Mark: Definity came in and turned their whole world upside down. They were pushed out of their comfort zones – everybody was, including me. I guess the buy in started to happen when they saw it was possible to do this. When they saw it was possible to have a multi-mix line and to make the changes with them involved in making the changes. And as the changes were made, the numbers just started going up and up. Finally, when we started hitting those numbers once, we would celebrate, but when we would hit those numbers more and more, we would give them the feedback and praise of how good of a job they were doing. On the days that they didn’t hit the numbers, we would focus on why and make improvements the following day. It was a process of momentum. As they saw things getting better, it became a self-fulfilling prophecy.

Todd: Do you have any stories of their personal benefit from the transformation?

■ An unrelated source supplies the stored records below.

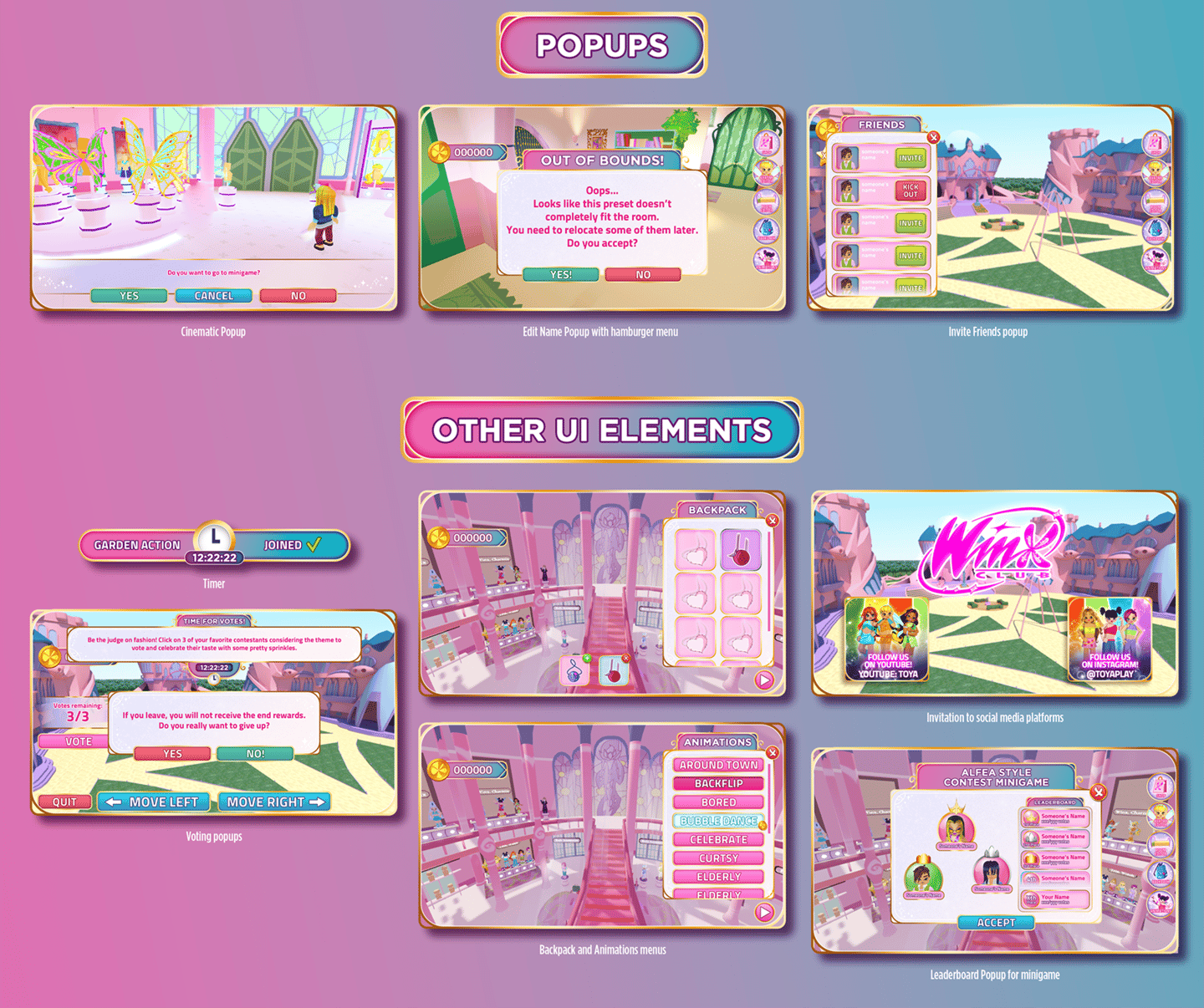 Popups and other UI elements I've designed for Winx: Club Roblox Game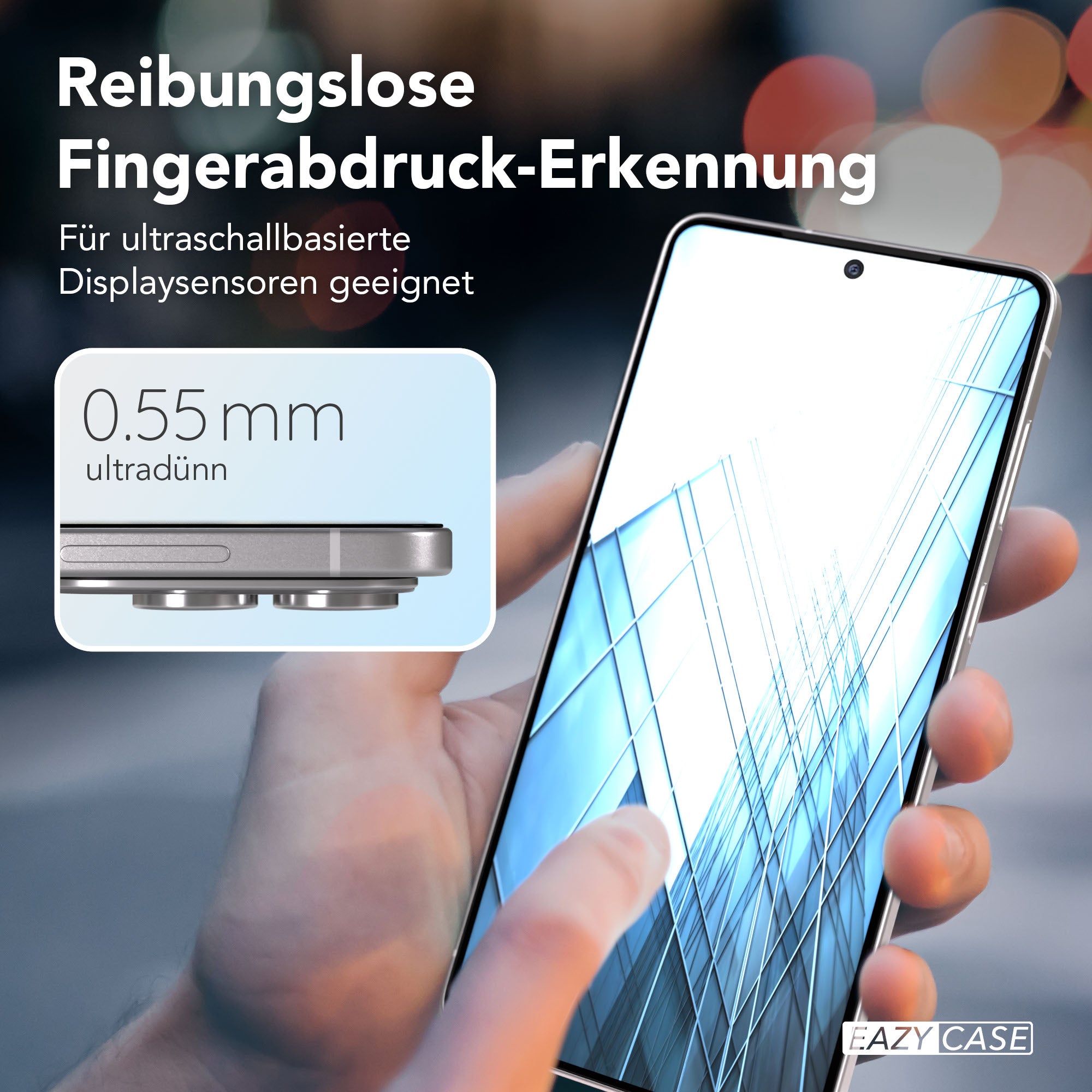 Samsung Galaxy S25 Edge Schutzfolie mit schwarzem Installationsrahmen und 9H Hartglas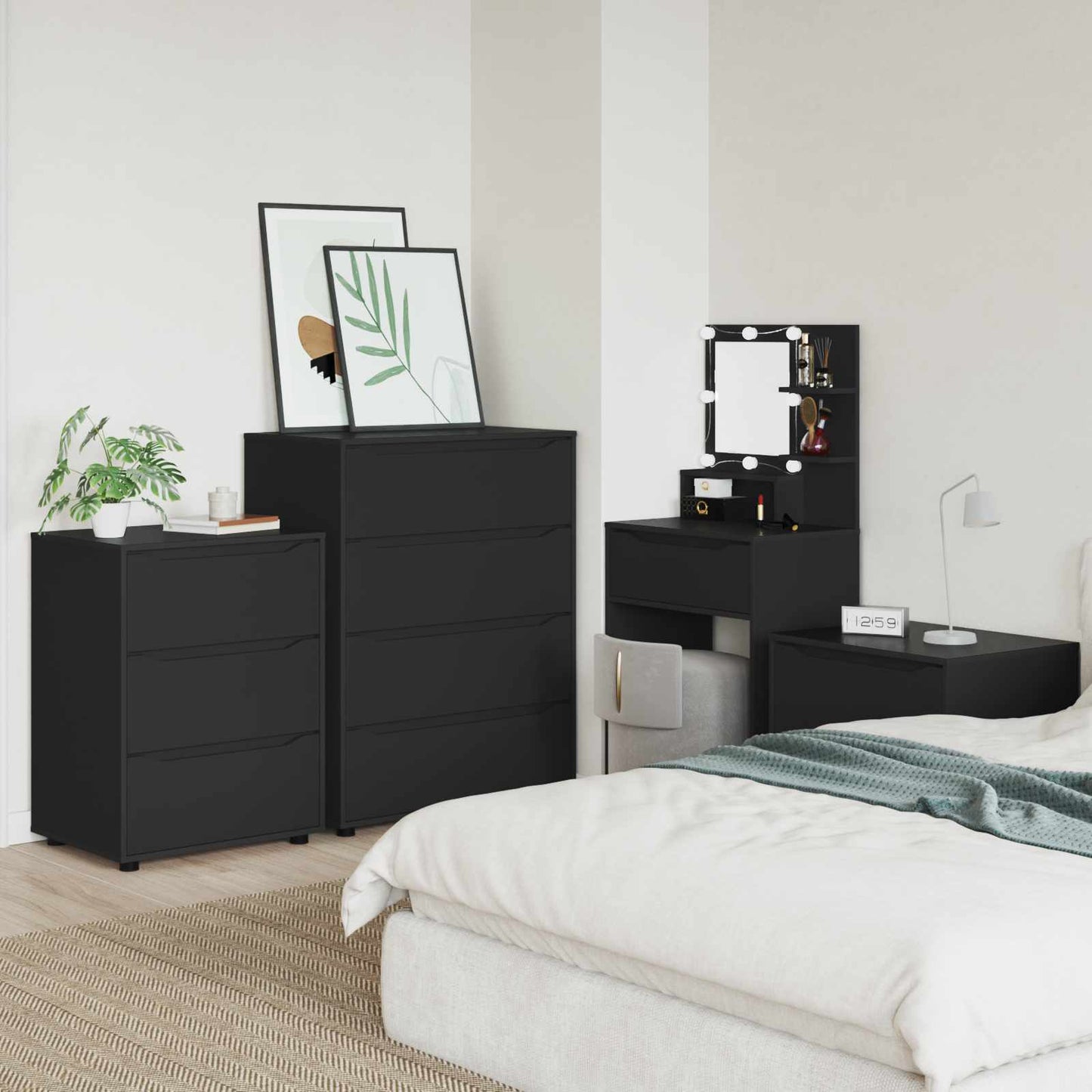 Storage Cabinets Black 80 x 48 x 105 cm Engineered Wood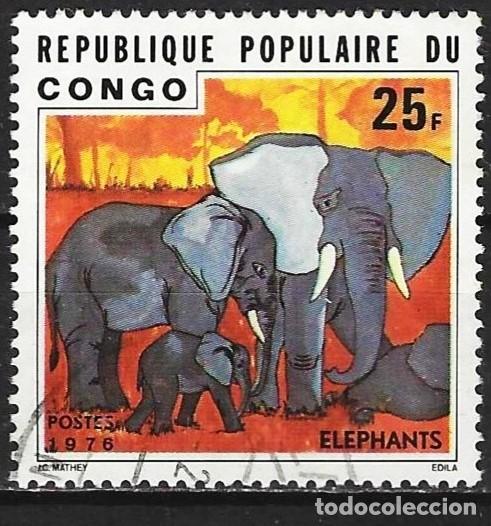 Sellos: Congo Brazzaville 1976 - Mi 543 - YT 421 - Fauna : Elefante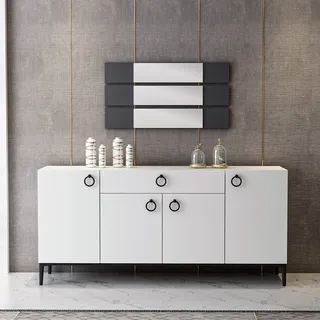 Homemania M.M.M.01.06.33.01951 Otto Spiegel mit 3 Paneelen für Wohnzimmer, Schlafzimmer, Badezimmer, Anthrazit, Holz, 15 x 2 x 90 cm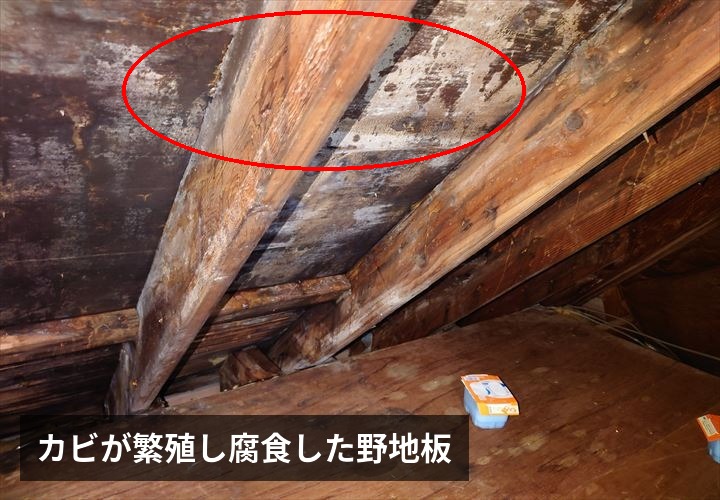 小屋裏で腐食した野地板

Mark: At the end of the year, they didn’t think they were going to have a bonus because of some repair problems and other things that were going on. But a lot of the bonus came from the fact that it was the product that we made in house with the margins that we make that provided that bonus. With Definity’s help, we were able to get more efficient to get better margins on those products so at the end of the year, they got the bonus check that we told them they weren’t going to get. They got a pretty damn good bonus check and everyone was just tickled to death. They got it on Christmas Eve and they had the time to spend it on what they wanted over Christmas. And that really drove it home. It’s like everybody came back after the break and thought, you know what, that made sense. We can see where all these improvements are going. This is for the bottom line, to make the company healthier, to provide profits, to provide bonuses, to provide raises, better raises, more opportunities, better environment to work, and make it easier for them. Produce more at the same time as making their job easier. We’re not trying to make them work harder, we just want them to work more efficiently and make it easier to produce more. It makes their life a lot more headache free – mine sure as heck is!